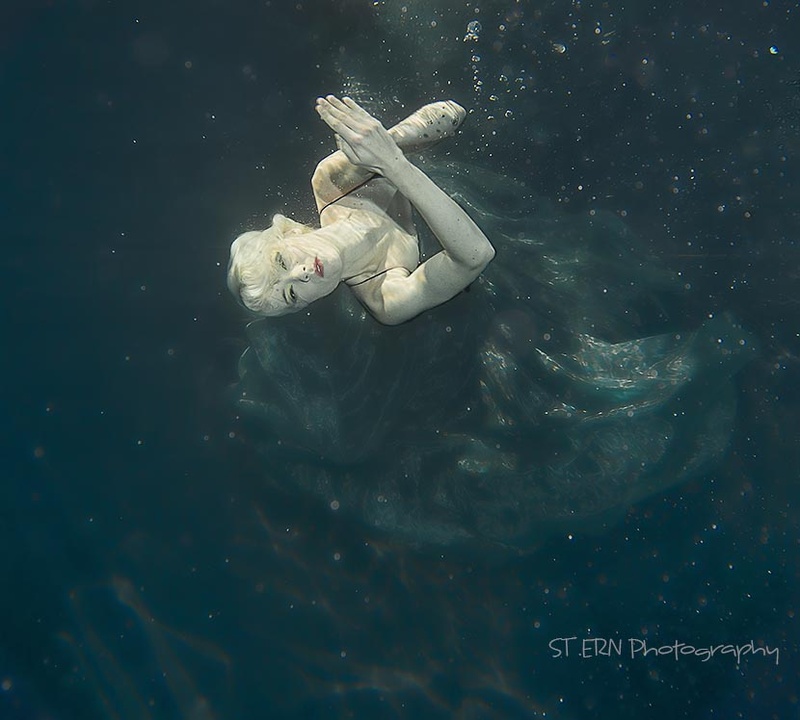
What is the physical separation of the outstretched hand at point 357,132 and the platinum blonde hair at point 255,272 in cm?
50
* * *
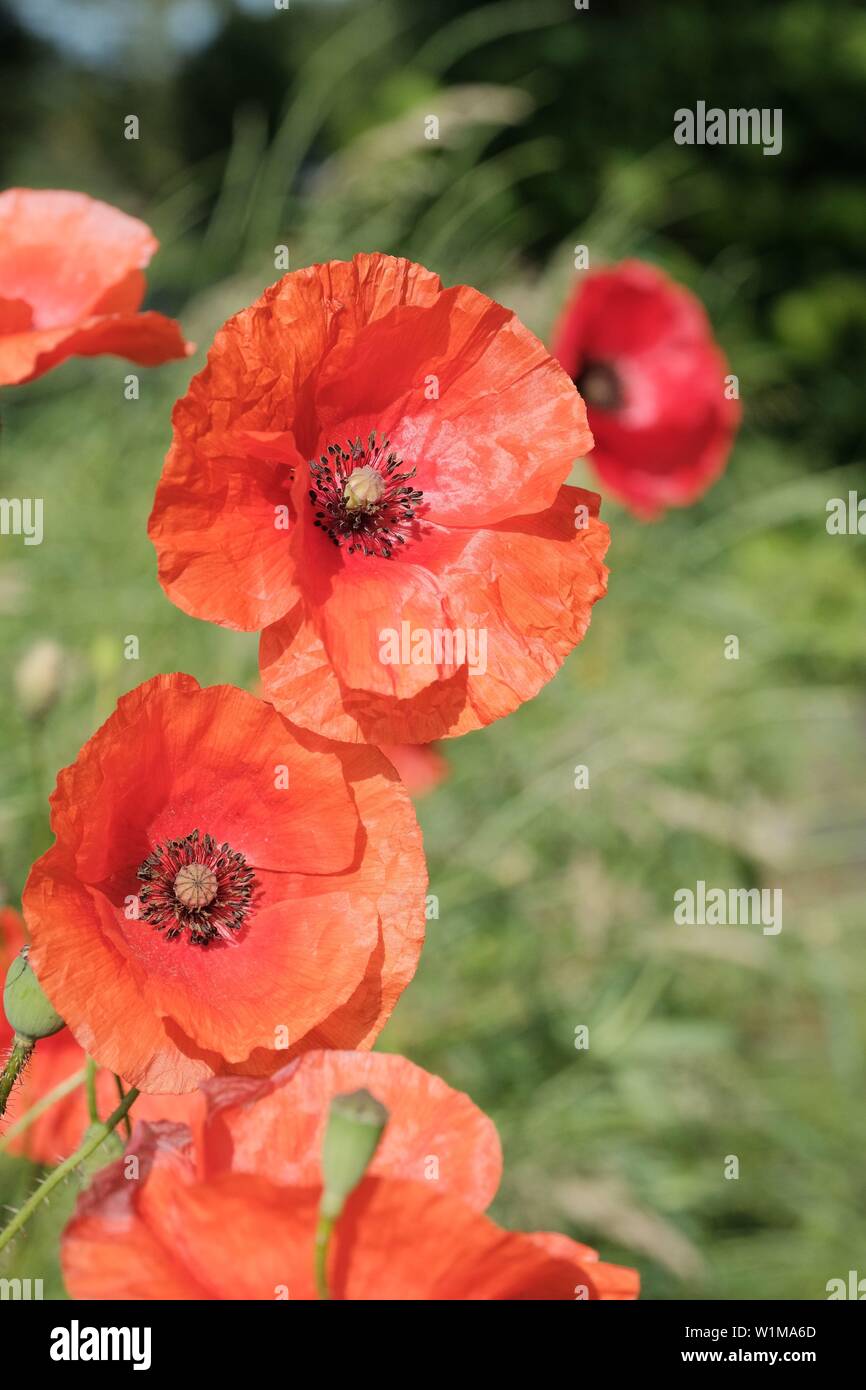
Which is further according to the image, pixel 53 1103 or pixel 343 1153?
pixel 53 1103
...
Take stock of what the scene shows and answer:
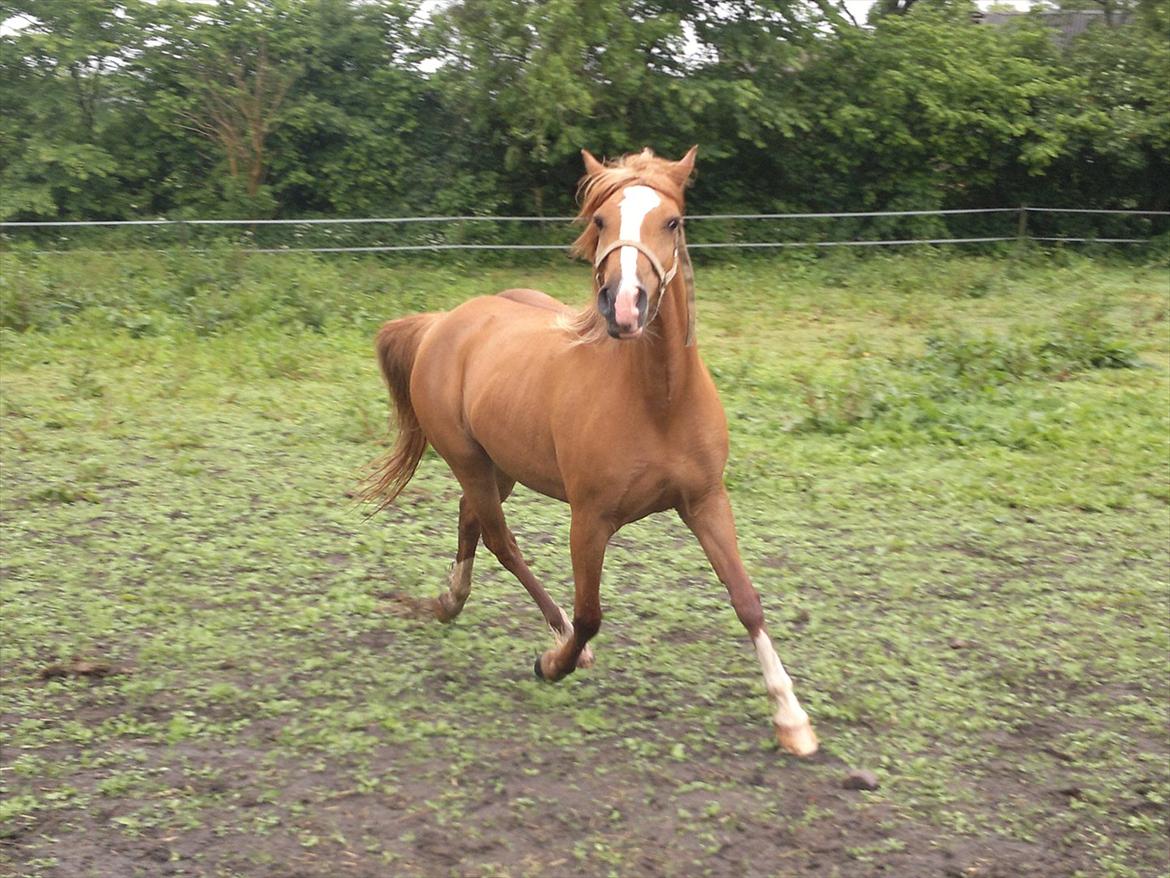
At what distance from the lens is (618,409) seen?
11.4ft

*What the task requires:* Count how many lines in the records above contain the string "pixel", treating uppercase and lowercase as different. Reply with the number alone.

*Reply:* 2